I treasure my relationships more because I actually put forth effort into maintaining them. It’s one thing to mindlessly scroll through your phone pushing the “like” button or typing “I’m so sorry” giving virtual support and quite another thing to actually pick up the phone and ask someone “How are you? How can I help?” and then physically, emotionally and spiritually help them.

Community is what happens in real life. Who is going to be there for you when there is no wifi?

Recently, I have heard that some people are choosing to delete Facebook due to the privacy drama going on. Drama is still drama. It has been there since the beginning of Facebook. It’s just a question of what kind of drama you are willing to put up with and how much of it. Apparently, people have a lower tolerance for privacy drama than for emotional drama.

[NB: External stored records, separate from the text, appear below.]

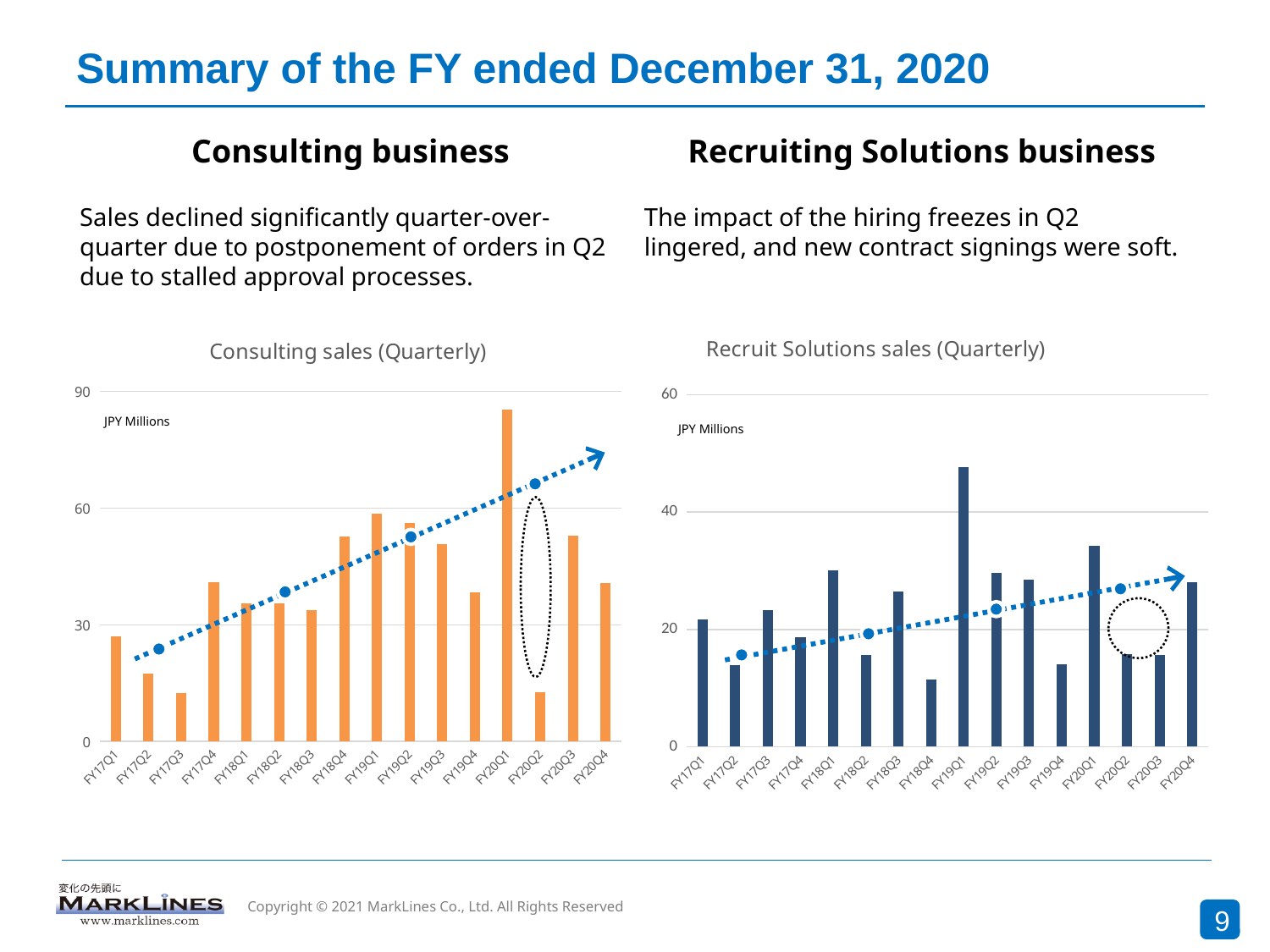
In the Recruit Solutions sales (Quarterly) chart, is the value for FY19Q1 greater or less than 40? greater In the Consulting sales (Quarterly) chart, which is larger, FY20Q1 or FY20Q2? FY20Q1 In the Consulting sales (Quarterly) chart, does the dotted trend line rise or fall from FY17 to FY20? rise In the Consulting sales (Quarterly) chart, is the value for FY17Q1 greater or less than 30? less In the Recruit Solutions sales (Quarterly) chart, which quarter has the highest sales? FY19Q1 How many quarters are plotted on the Consulting sales (Quarterly) chart? 16 In the Recruit Solutions sales (Quarterly) chart, which is larger, FY20Q1 or FY20Q2? FY20Q1 What unit is shown on the Recruit Solutions sales (Quarterly) chart? JPY Millions What type of chart is the Consulting sales (Quarterly) chart? bar chart In the Recruit Solutions sales (Quarterly) chart, is the value for FY18Q4 greater or less than 20? less In the Consulting sales (Quarterly) chart, which quarter has the highest sales? FY20Q1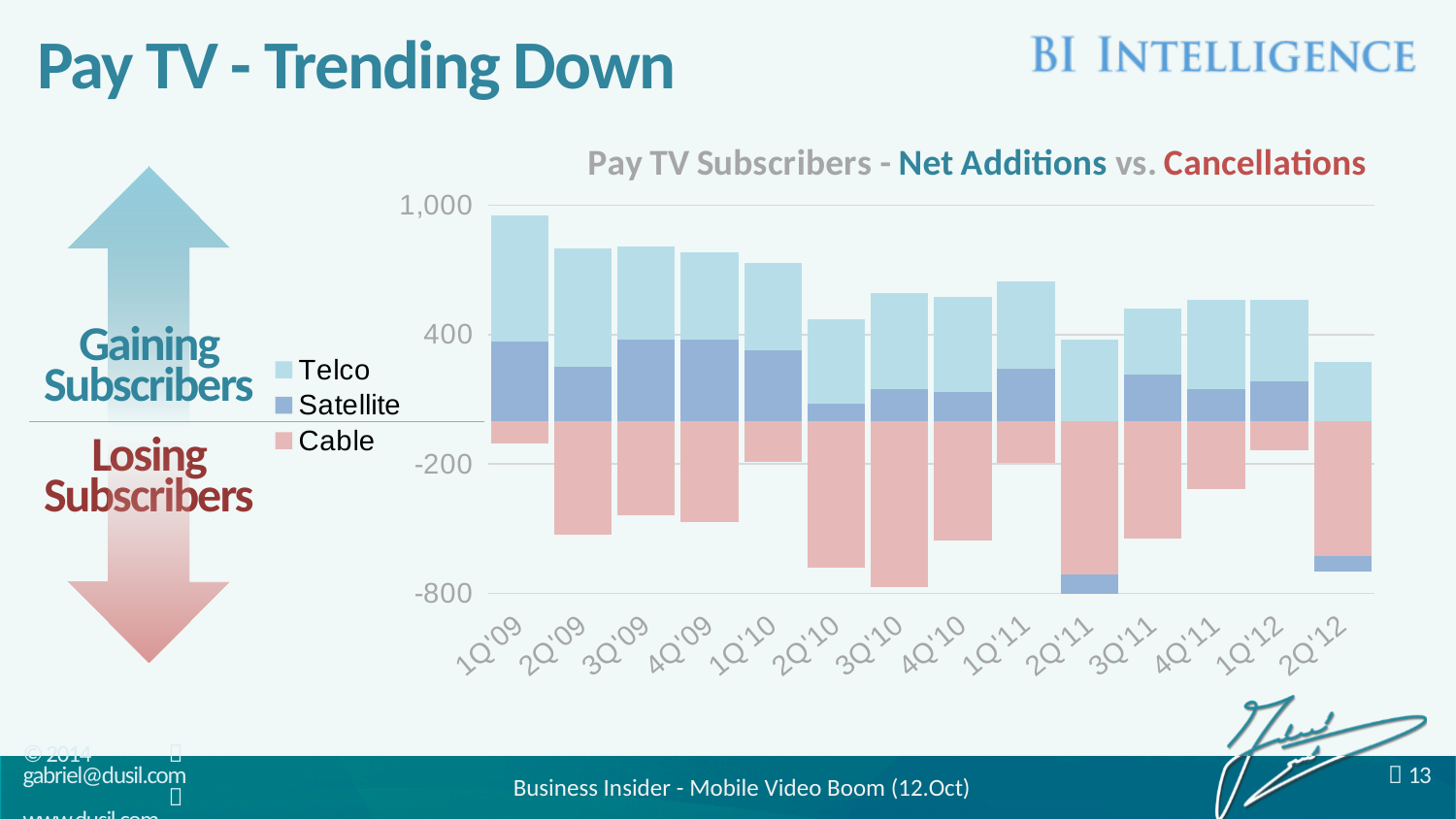
Which series are listed in the chart's legend? Telco, Satellite, Cable How many quarters are shown along the x axis of the chart? 14 Is the top of the positive stack for 2Q'12 greater or less than 400? less Which series is negative (cancellations) in every quarter shown? Cable What kind of chart is shown on the slide? Stacked bar chart How many series does the chart's legend list? 3 Which quarter has the tallest positive (net additions) stack in the chart? 1Q'09 Is the bottom of the Cable bar for 2Q'11 greater or less than -200? less What is the title of the chart? Pay TV Subscribers - Net Additions vs. Cancellations Do the positive net additions generally rise or fall from 1Q'09 to 2Q'12? fall Is the bottom of the Cable bar for 1Q'09 greater or less than -200? greater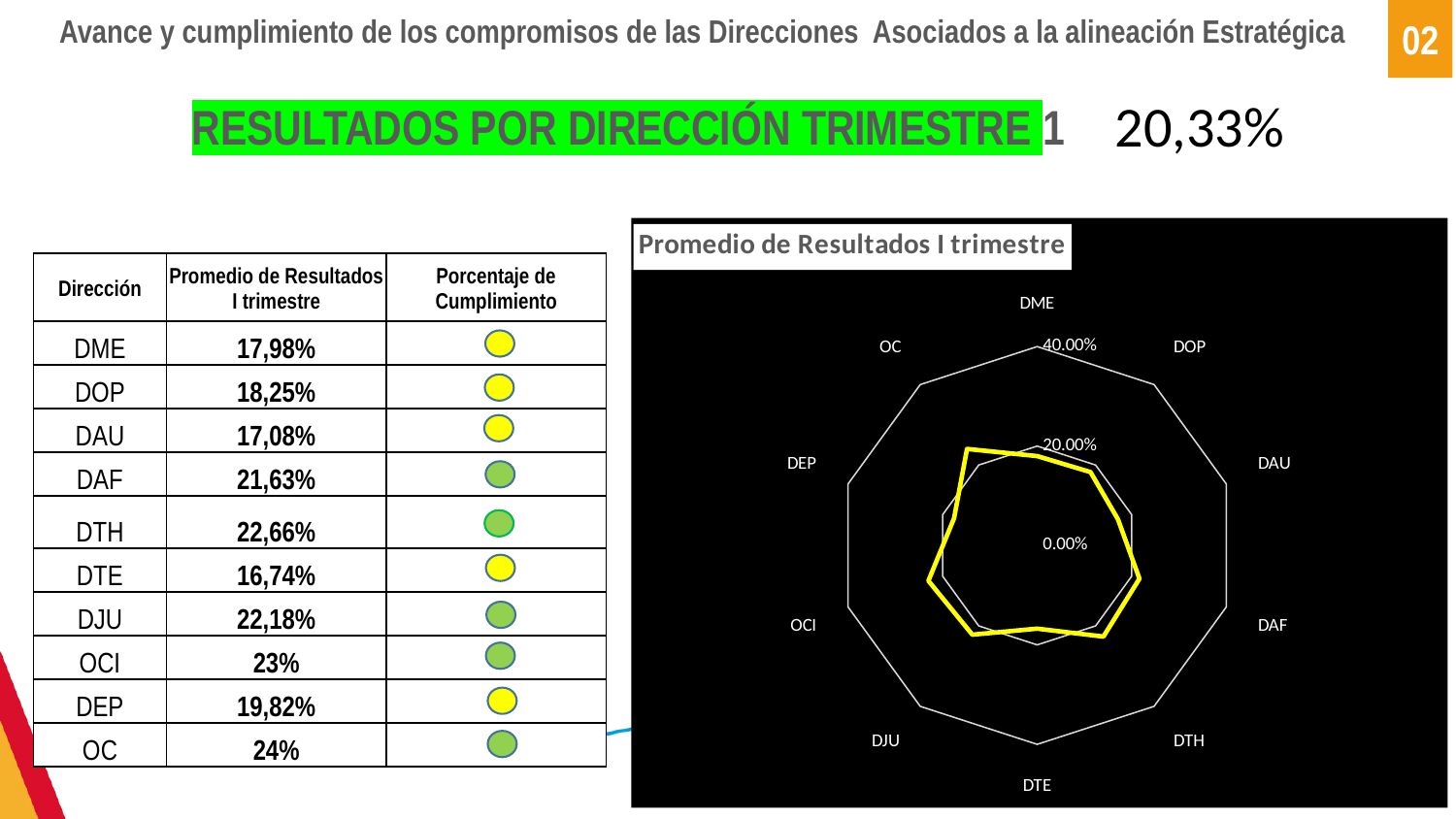
Is the value plotted for DAU greater or less than 20.00%? less According to the table on the slide, what is the Promedio de Resultados I trimestre for DTH? 22,66% Is the value plotted for DME greater or less than 40.00%? less Is the value plotted for DTE greater or less than 20.00%? less How many categories (direcciones) are plotted on the radar chart? 10 According to the table on the slide, which is larger, the value for DJU or the value for DTE? DJU What is the title of the chart? Promedio de Resultados I trimestre According to the table on the slide, what is the Promedio de Resultados I trimestre for OC? 24% What is the highest value shown on the radar chart's axis? 40.00% What kind of chart is shown on the slide? radar chart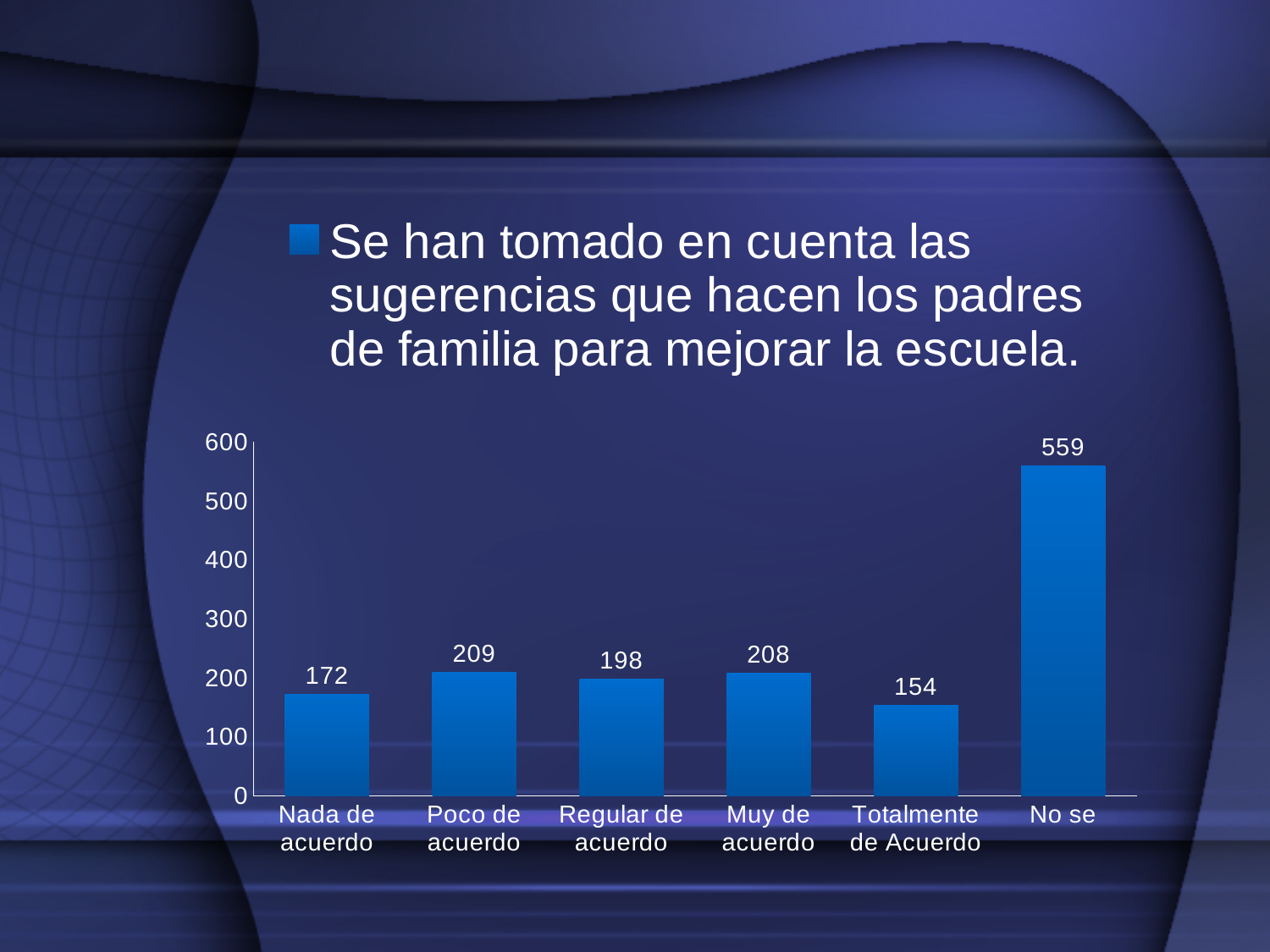
Which is larger, the value for "Poco de acuerdo" or the value for "Nada de acuerdo"? Poco de acuerdo What is the difference between the values for "No se" and "Poco de acuerdo"? 350 What is the difference between the values for "Nada de acuerdo" and "Totalmente de Acuerdo"? 18 What is the value for "Regular de acuerdo"? 198 What is the value for "Nada de acuerdo"? 172 What kind of chart is shown on the slide? Bar chart Which category has the highest value? No se What is the value for "No se"? 559 What is the value for "Totalmente de Acuerdo"? 154 Which category has the lowest value? Totalmente de Acuerdo What is the highest value shown on the vertical axis? 600 How many categories are shown on the x axis? 6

I’ve spoken with some people who rely on social media for information, and no matter what happens will not delete their accounts. That’s fine. To each their own.

There is a certain fear of missing out (FOMO). For some people, FOMO is real. They will not get rid of social media due to FOMO. For me, I can say that when I was on Facebook, there was no FOMO. I did miss out. Big time. I missed out on important things in my life and I missed out on people who were right in front of me due to my preoccupation with social media.

Three years post-Facebook, I don’t feel as though I am missing out on anything. I am present for the important people in my life. For those of you who stay on social media due to FOMO, think about what you may be missing in real life by using social media.

Social media does have it’s merits. As someone who lives in a rural area, I can see how social media would be helpful for people who feel isolated. Just keep in mind are you using social media to connect, or are you isolating the people around you in real life by using social media?

Social media use is a personal decision for everyone. I’m just here to tell you that if you are thinking about deleting social media, you are not alone. I have done it and am much happier for it.

Every so often, you will hear about a social media experiment where someone agrees to go off social media for a year or so, sometimes to get some money. There are articles on the internet about going a year without Facebook. In fact, I did a blog post about it. Part of the reason why I did a follow-up post in year two and now in year three is to show that leaving social media is sustainable.

It is not only sustainable, but my stress levels have decreased and my happiness has increased since leaving social media.

While it may have taken me a little bit longer to find out about my friend’s situation without social media, once I found out, that does not change my reaction to what happened. Without social media occupying my time, I actually have time to respond to my friend in a caring way beyond just a comment on a post. I have time to be there for someone in real life who needs a friend. Isn’t that what life is supposed to be about?